- ASSIGNED TASK
Show every line in the records below that contains the word "frames".

◆ ◆ ◆ ◆ ◆ ◆ ◆

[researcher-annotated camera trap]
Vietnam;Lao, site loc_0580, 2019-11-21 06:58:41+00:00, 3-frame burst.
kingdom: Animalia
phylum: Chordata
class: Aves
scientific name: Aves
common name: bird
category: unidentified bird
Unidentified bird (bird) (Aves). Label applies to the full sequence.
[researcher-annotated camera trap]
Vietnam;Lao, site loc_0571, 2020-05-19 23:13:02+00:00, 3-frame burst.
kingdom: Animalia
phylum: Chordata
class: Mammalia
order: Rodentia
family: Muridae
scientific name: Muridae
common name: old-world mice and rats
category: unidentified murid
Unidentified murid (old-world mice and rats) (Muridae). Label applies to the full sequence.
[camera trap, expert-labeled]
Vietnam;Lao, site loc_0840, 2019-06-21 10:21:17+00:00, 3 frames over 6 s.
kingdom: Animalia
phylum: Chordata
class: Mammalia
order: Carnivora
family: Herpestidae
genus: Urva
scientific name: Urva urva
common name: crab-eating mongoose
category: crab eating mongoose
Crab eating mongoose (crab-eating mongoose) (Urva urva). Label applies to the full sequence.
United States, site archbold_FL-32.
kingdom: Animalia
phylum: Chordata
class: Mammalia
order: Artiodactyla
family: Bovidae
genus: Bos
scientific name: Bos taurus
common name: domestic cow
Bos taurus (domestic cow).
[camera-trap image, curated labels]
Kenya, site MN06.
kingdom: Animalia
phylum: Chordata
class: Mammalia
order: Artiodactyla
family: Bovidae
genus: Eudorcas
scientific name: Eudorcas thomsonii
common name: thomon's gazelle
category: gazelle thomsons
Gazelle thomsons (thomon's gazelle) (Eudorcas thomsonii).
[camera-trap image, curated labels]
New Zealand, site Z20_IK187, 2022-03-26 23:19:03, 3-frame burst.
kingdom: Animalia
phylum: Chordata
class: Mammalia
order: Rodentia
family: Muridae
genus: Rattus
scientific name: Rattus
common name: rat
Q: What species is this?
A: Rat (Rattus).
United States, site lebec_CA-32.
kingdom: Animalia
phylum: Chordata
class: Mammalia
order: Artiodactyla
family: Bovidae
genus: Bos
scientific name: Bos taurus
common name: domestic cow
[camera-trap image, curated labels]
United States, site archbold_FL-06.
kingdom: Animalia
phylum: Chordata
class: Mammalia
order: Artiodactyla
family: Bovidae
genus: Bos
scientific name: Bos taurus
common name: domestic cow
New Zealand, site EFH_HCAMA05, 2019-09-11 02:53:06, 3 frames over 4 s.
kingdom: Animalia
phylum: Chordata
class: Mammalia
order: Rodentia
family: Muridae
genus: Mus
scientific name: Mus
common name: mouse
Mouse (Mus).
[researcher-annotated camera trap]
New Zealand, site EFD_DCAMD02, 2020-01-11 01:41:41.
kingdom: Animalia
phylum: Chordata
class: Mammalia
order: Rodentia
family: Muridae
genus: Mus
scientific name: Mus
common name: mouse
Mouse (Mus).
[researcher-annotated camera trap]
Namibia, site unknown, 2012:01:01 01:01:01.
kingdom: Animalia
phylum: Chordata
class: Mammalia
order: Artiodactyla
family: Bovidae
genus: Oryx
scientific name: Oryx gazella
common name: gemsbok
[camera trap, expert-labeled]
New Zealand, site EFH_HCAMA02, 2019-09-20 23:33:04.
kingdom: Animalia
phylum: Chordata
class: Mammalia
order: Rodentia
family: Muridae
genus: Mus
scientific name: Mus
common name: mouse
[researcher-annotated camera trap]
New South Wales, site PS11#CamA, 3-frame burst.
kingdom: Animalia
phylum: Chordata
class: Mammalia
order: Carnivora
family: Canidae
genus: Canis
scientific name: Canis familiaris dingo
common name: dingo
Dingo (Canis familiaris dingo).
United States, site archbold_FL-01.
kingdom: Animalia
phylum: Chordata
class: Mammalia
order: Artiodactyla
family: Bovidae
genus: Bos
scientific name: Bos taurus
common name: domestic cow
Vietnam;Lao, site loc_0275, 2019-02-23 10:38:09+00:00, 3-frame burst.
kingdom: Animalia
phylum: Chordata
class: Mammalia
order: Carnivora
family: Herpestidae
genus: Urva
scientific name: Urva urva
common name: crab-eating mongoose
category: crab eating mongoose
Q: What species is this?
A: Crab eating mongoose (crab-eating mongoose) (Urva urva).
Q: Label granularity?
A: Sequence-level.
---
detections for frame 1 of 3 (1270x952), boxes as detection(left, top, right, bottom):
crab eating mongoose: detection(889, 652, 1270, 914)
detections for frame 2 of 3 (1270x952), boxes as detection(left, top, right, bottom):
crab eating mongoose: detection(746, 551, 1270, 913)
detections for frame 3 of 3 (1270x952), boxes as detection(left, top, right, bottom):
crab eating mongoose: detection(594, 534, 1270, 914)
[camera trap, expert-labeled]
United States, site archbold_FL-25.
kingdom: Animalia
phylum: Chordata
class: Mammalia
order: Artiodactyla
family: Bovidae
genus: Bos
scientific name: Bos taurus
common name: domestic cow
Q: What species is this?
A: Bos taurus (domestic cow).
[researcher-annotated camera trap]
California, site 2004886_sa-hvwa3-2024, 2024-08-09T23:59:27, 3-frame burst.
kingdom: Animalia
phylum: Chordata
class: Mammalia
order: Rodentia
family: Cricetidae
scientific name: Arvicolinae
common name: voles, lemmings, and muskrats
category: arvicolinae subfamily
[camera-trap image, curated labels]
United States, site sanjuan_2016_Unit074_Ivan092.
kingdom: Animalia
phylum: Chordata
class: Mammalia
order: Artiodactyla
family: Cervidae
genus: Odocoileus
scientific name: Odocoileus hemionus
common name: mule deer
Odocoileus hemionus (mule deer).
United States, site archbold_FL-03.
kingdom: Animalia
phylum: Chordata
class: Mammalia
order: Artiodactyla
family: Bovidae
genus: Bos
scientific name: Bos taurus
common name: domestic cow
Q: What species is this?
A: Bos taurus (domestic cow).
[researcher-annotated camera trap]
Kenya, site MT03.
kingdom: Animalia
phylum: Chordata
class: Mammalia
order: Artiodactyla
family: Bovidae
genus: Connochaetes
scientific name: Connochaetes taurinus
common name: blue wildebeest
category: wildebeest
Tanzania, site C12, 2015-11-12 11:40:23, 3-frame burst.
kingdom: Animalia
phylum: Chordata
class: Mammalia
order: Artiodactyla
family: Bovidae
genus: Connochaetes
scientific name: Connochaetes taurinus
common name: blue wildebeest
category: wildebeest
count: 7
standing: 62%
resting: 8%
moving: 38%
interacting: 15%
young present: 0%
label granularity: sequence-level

◆ ◆ ◆ ◆ ◆ ◆ ◆

- YOUR RESPONSE
Vietnam;Lao, site loc_0840, 2019-06-21 10:21:17+00:00, 3 frames over 6 s.
New Zealand, site EFH_HCAMA05, 2019-09-11 02:53:06, 3 frames over 4 s.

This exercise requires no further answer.